DOCUMENT PASSAGE —
□ □ □ □

I take it you didn't use a starter. What sort of volume of yeast did you pitch?

I pitched some 9 month old slurry of Coopers bottle yeast that wasn't stored in the fridge and it went off pretty quick. Has taken about five days to go through a 1.5 litre starter wort. I used probably the equivalent of 1 heaped table spoon and it had a 1 inch krausen after 24 hours.


----------



## jaypes (2/12/13)

8 hours dude

RDWAHAHB


----------



## Cocko (2/12/13)

Look at your wrist.... relax.

Give it another 24... at least.

Lets not pull out the razors yet!

Breath.


----------



## jamie72 (3/12/13)

Ok I can put the Razors away, I went down to the local this morning and bought a new yeast. She is working now.
Thanks fellas for calming me down, I was a bit touch and go there for a while.... haha


----------



## Yob (3/12/13)

□ □ □ □

Source records:
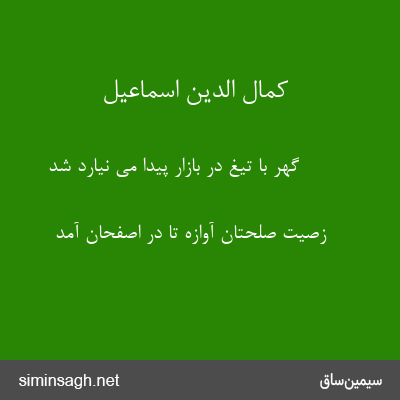 کمال الدین اسماعیل

گهر با تیغ در بازار پیدا می نیارد شد

زصیت صلحتان آوازه تا در اصفحان آمد

siminsagh.net

سیمین‌ساق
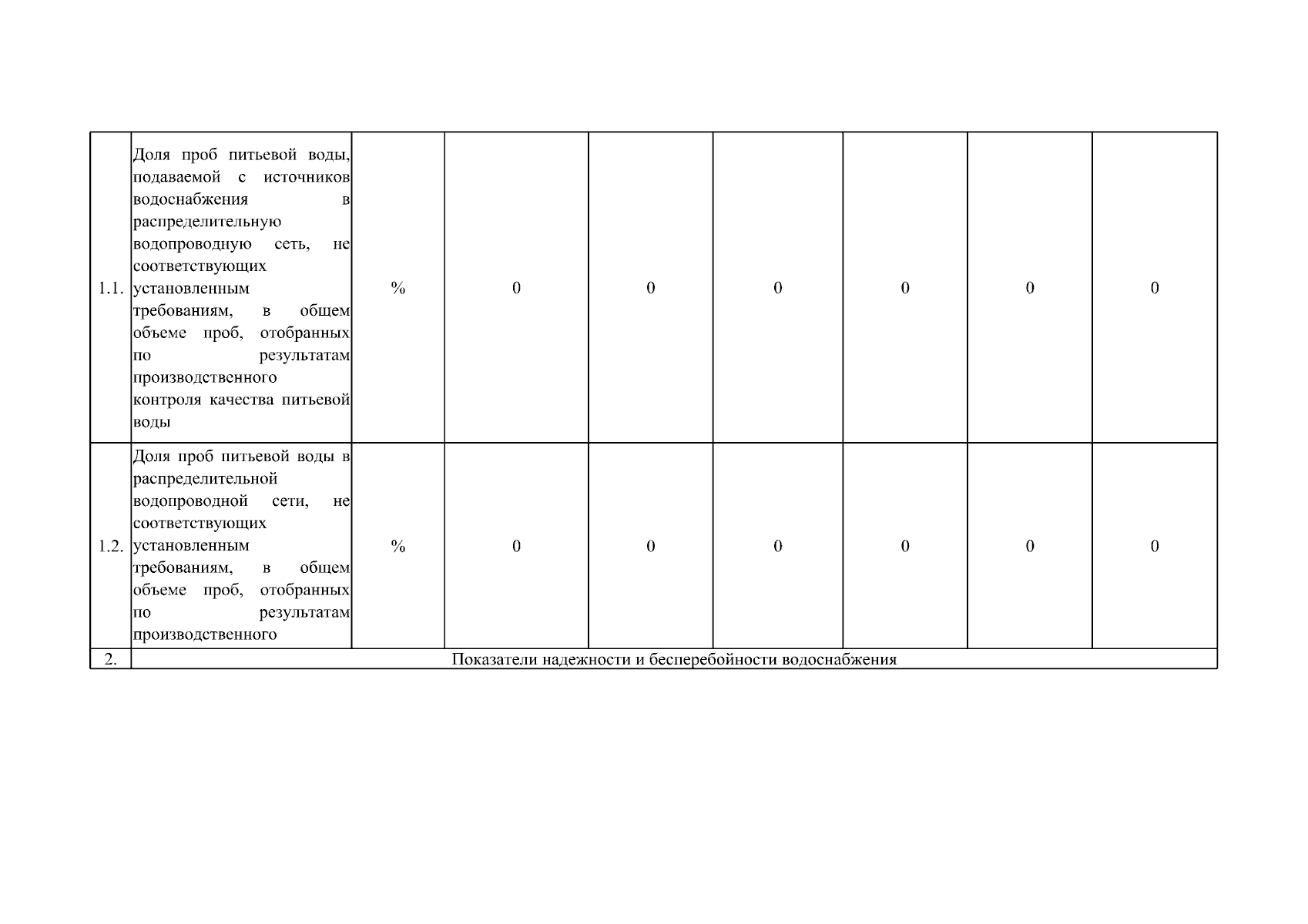 | | | | | | | | | |
|---|---|---|---|---|---|---|---|---|
| 1.1. | Доля проб питьевой воды, подаваемой с источников водоснабжения в распределительную водопроводную сеть, не соответствующих установленным требованиям, в общем объеме проб, отобранных по результатам производственного контроля качества питьевой воды | % | 0 | 0 | 0 | 0 | 0 | 0 |
| 1.2. | Доля проб питьевой воды в распределительной водопроводной сети, не соответствующих установленным требованиям, в общем объеме проб, отобранных по результатам производственного | % | 0 | 0 | 0 | 0 | 0 | 0 |
| 2. | Показатели надежности и бесперебойности водоснабжения | | | | | | | |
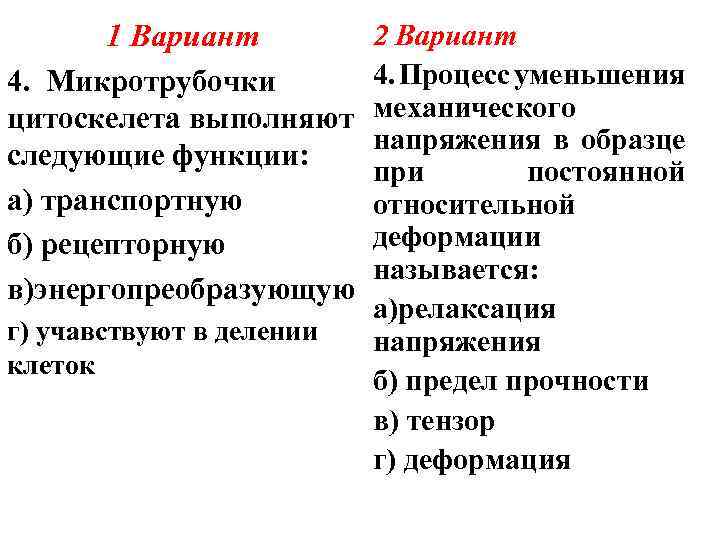 1 Вариант

4. Микротрубочки цитоскелета выполняют следующие функции:

а) транспортную

б) рецепторную

в)энергопреобразующую

г) учавствуют в делении клеток

2 Вариант

4. Процесс уменьшения механического напряжения в образце при постоянной относительной деформации называется:

а)релаксация напряжения

б) предел прочности

в) тензор

г) деформация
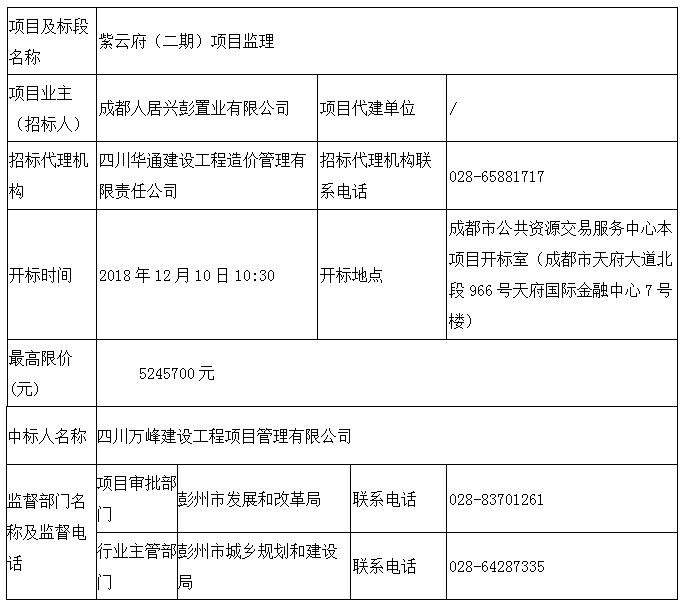 | 项目及标段名称 | 紫云府（二期）项目监理 | | | |
|---|---|---|---|---|
| 项目业主（招标人） | 成都人居兴彭置业有限公司 | | 项目代建单位 | / |
| 招标代理机构 | 四川华通建设工程造价管理有限责任公司 | | 招标代理机构联系电话 | 028-65881717 |
| 开标时间 | 2018 年 12 月 10 日 10:30 | | 开标地点 | 成都市公共资源交易服务中心本项目开标室（成都市天府大道北段 966 号天府国际金融中心 7 号楼） |
| 最高限价（元） | 5245700 元 | | | |
| 中标人名称 | 四川万峰建设工程项目管理有限公司 | | | |
| 监督部门名称及监督电话 | 项目审批部门 | 彭州市发展和改革局 | 联系电话 | 028-83701261 |
| | 行业主管部门 | 彭州市城乡规划和建设局 | 联系电话 | 028-64287335 |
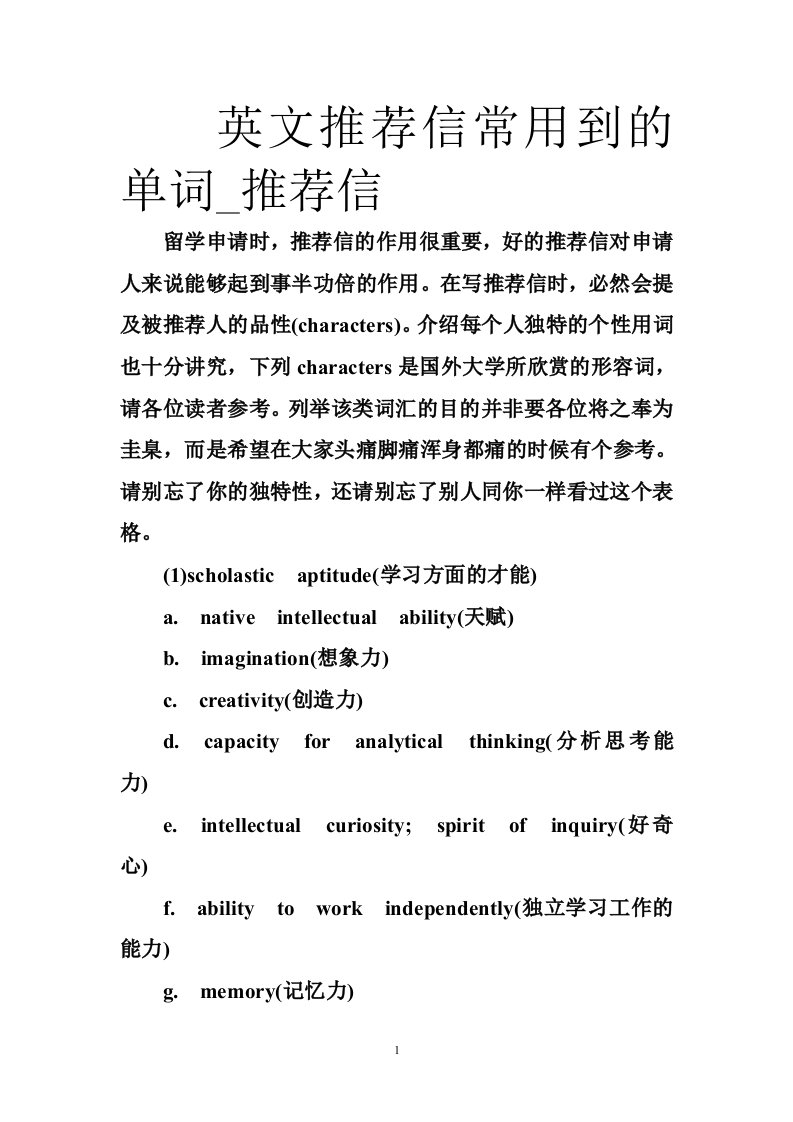 英文推荐信常用到的单词_推荐信

留学申请时，推荐信的作用很重要，好的推荐信对申请人来说能够起到事半功倍的作用。在写推荐信时，必然会提及被推荐人的品性(characters)。介绍每个人独特的个性用词也十分讲究，下列 characters 是国外大学所欣赏的形容词，请各位读者参考。列举该类词汇的目的并非要各位将之奉为圭臬，而是希望在大家头痛脚痛浑身都痛的时候有个参考。请别忘了你的独特性，还请别忘了别人同你一样看过这个表格。

(1)scholastic aptitude(学习方面的才能)

a. native intellectual ability(天赋)

b. imagination(想象力)

c. creativity(创造力)

d. capacity for analytical thinking(分析思考能力)

e. intellectual curiosity; spirit of inquiry(好奇心)

f. ability to work independently(独立学习工作的能力)

g. memory(记忆力)

1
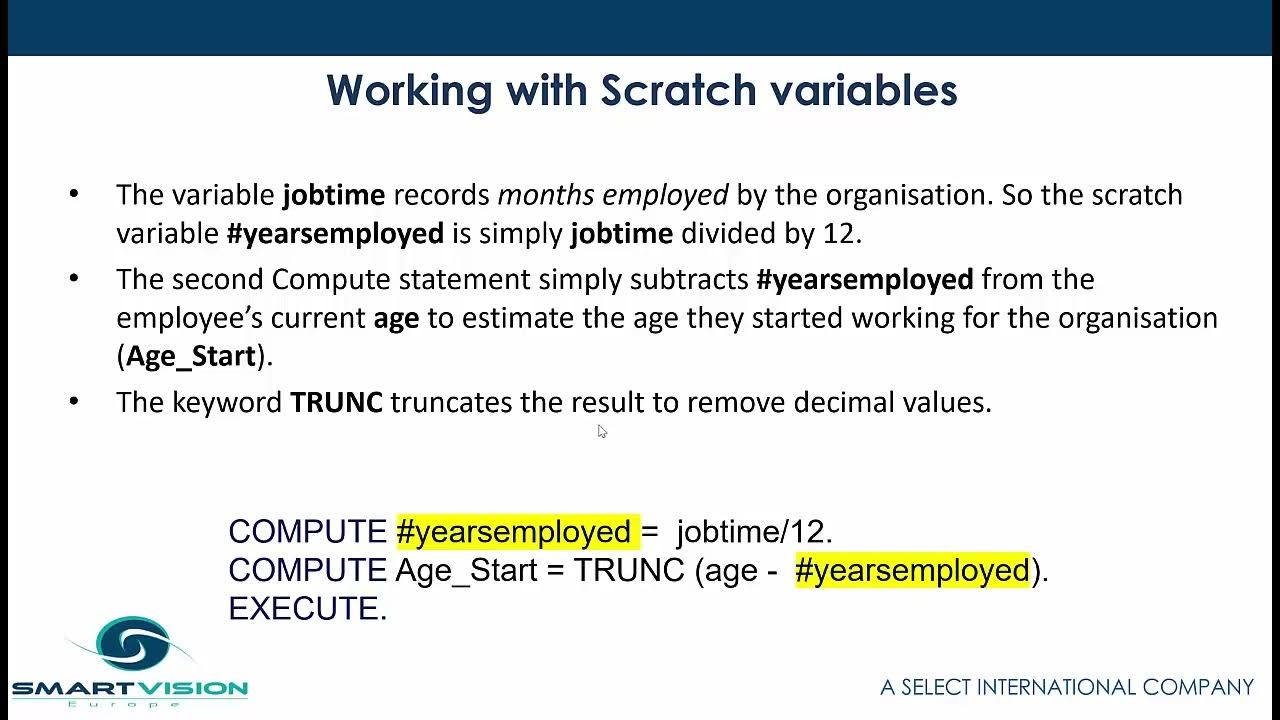 Working with Scratch variables

• The variable jobtime records months employed by the organisation. So the scratch variable #yearsemployed is simply jobtime divided by 12.

• The second Compute statement simply subtracts #yearsemployed from the employee's current age to estimate the age they started working for the organisation (Age_Start).

• The keyword TRUNC truncates the result to remove decimal values.

COMPUTE #yearsemployed = jobtime/12.
COMPUTE Age_Start = TRUNC (age - #yearsemployed).
EXECUTE.

SMARTVISION
Europe

A SELECT INTERNATIONAL COMPANY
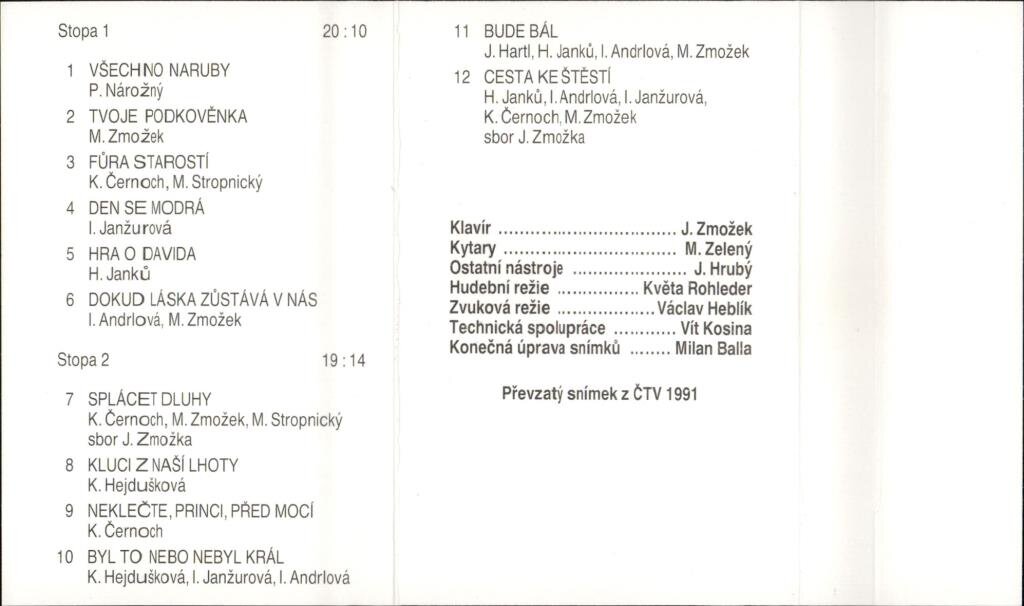 Stopa 1 20 : 10

1 VŠECHNO NARUBY
P. Nárožný

2 TVOJE PODKOVĚNKA
M. Zmožek

3 FŮRA STAROSTÍ
K. Černoch, M. Stropnický

4 DEN SE MODRÁ
I. Janžurová

5 HRA O DAVIDA
H. Janků

6 DOKUD LÁSKA ZŮSTÁVÁ V NÁS
I. Andrlová, M. Zmožek

Stopa 2 19 : 14

7 SPLÁCET DLUHY
K. Černoch, M. Zmožek, M. Stropnický
sbor J. Zmožka

8 KLUCI Z NAŠÍ LHOTY
K. Hejdušková

9 NEKLEČTE, PRINCI, PŘED MOCÍ
K. Černoch

10 BYL TO NEBO NEBYL KRÁL
K. Hejdušková, I. Janžurová, I. Andrlová

11 BUDE BÁL
J. Hartl, H. Janků, I. Andrlová, M. Zmožek

12 CESTA KE ŠTĚSTÍ
H. Janků, I. Andrlová, I. Janžurová,
K. Černoch, M. Zmožek
sbor J. Zmožka

Klavír J. Zmožek
Kytary M. Zelený
Ostatní nástroje J. Hrubý
Hudební režie Květa Rohleder
Zvuková režie Václav Heblík
Technická spolupráce Vít Kosina
Konečná úprava snímků Milan Balla

Převzatý snímek z ČTV 1991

□ □ □ □

REQUIRED ACTION A — Could you give the thread about the slow yeast again, starting at "## jamie72 (3/12/13)" and ending at "## Yob (3/12/13)", but replacing "fellas" with "mates"?
REQUIRED ACTION B — How might the forum thread about the slow-starting yeast go on from its last line? Continue it.

FINAL ANSWER A —
## jamie72 (3/12/13)

Ok I can put the Razors away, I went down to the local this morning and bought a new yeast. She is working now.
Thanks mates for calming me down, I was a bit touch and go there for a while.... haha


----------



## Yob (3/12/13)

FINAL ANSWER B —
hoppy2B said:


> 9 month old slurry of Coopers bottle yeast that wasn't stored in the fridge


poor yeast handling practice this, just mentioning it so that any learners out there that read this in future do _*not*_ follow suit.

:huh: -_- :wacko:


----------



## hoppy2B (4/12/13)

Yob said:


> poor yeast handling practice this, just mentioning it so that any learners out there that read this in future do _*not*_ follow suit.
> 
> :huh: -_- :wacko:


Why is it poor yeast handling practice? The yeast wasn't washed, just for the record.


----------



## Ducatiboy stu (4/12/13)

Go forth and wash your yeast


----------



## Yob (4/12/13)

hoppy2B said:


> Why is it poor yeast handling practice? The yeast wasn't washed, just for the record.


I'd tell you but you already know better... Makes no difference if it's washed or not.. 

Keep your yeast in the fridge (again, for future readers)


----------



## jamie72 (4/12/13)

So does washed yeast last longer than bottled trub and what are the shelf lives please? (refrigerated )And if anyone has a better way of reusing yeast please let me know.

Cheers Jamie


----------



## Yob (4/12/13)

washed yeast is easier to tell if it's going off (will turn darker from the top down)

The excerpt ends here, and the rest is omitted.